07-29-2025, 07:36 PM
![[Image: 051129c_042.jpg]](https://ancientworld.website/wp-content/uploads/2025/07/051129c_042.jpg)
After the full restoration of soul and relationship – and understanding God’s Grace in the process – there is one last stop in Eden, with the River of Eunoe.
The Greek Tradition had five rivers, and Dante here invents a sixth river from the words “well” (eu-) and “nous”, a “well/good mind”, as the purpose of the river.
While often thought of as the river to “restore the memories of the Good” or of “the Good deeds”, there is also likely a much deeper function, drawing on St. Aquinas and older Catholic theology: the soul deep inside has memories of its own origins, and roots, in God.
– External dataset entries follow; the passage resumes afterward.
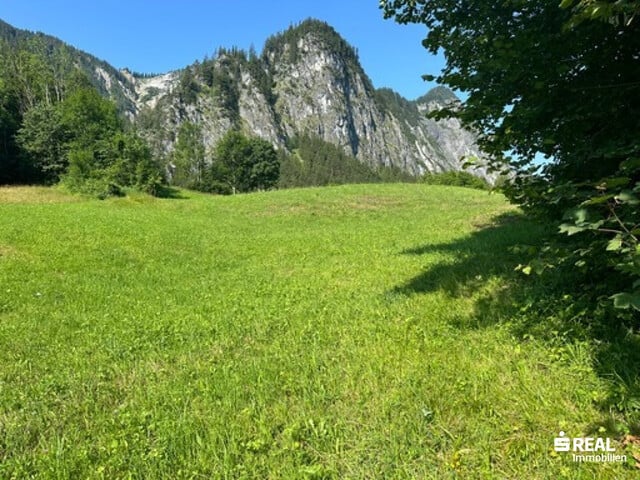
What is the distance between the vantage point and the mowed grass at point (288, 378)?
11.4 feet

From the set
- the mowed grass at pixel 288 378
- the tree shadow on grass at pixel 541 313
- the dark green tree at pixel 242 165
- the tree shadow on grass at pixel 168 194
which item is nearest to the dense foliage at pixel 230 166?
Answer: the dark green tree at pixel 242 165

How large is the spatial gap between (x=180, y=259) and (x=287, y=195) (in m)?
26.3

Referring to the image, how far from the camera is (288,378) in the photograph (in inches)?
192

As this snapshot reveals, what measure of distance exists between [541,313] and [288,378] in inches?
147

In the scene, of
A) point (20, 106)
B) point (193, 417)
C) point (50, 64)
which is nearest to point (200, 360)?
point (193, 417)

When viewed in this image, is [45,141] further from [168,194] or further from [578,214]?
[578,214]

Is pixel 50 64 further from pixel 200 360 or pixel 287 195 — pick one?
pixel 200 360

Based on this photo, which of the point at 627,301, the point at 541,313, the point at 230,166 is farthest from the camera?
the point at 230,166

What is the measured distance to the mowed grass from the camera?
136 inches

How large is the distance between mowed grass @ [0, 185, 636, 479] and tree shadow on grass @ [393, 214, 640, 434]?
0.08m

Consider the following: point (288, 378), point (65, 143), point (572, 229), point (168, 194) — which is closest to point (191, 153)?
point (168, 194)

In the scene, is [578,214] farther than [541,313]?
No

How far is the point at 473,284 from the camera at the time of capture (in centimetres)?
782

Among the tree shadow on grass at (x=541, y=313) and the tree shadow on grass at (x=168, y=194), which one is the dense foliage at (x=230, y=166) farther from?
the tree shadow on grass at (x=541, y=313)
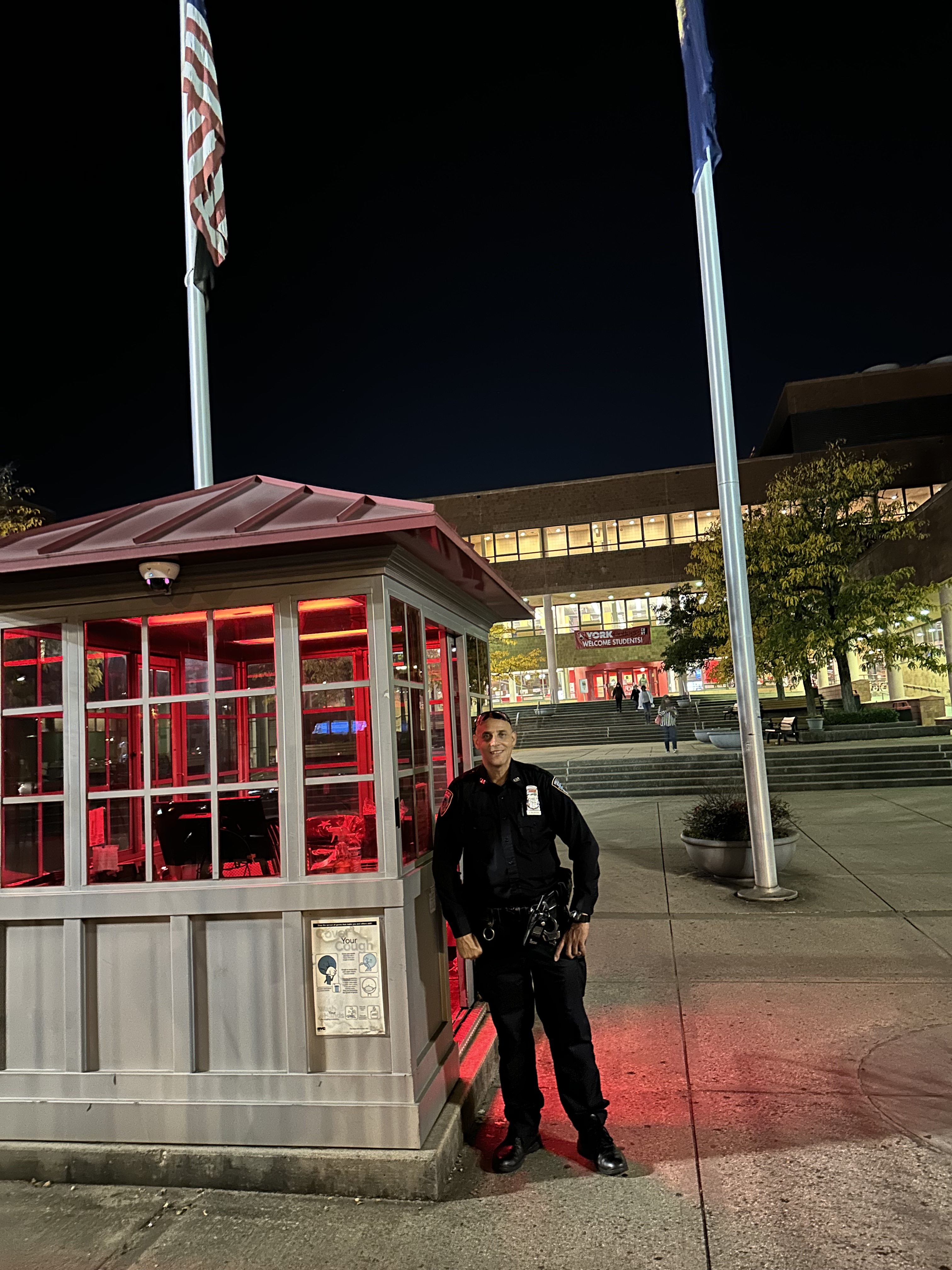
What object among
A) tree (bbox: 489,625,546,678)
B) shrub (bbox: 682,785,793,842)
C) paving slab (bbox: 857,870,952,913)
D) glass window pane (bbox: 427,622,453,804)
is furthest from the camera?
tree (bbox: 489,625,546,678)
So in a way, this final scene could also imply that the final “touch” of preparation for the ascent to Heaven, is to connect your soul with its deepest roots in existence, reality, the breath and image of God, within its very origins.
This might also be why Matelda provides this function here, as the transformed earthly life that is transparent for Divine realities. She has the capacity to lead or assist in this process or threshold for the soul, to have its first experience of again sensing or “remembering” its origins. Which would in a larger way complete Eden with not only the soul and the relationship, but also its memory of connection.
When Matelda gently tells Stazio to go with the Pilgrim, this likely suggests that this new remembrance of origins, is a step that every soul will go through as completing the Purgatorio. The task is complete. And the Heavens await, in the stars.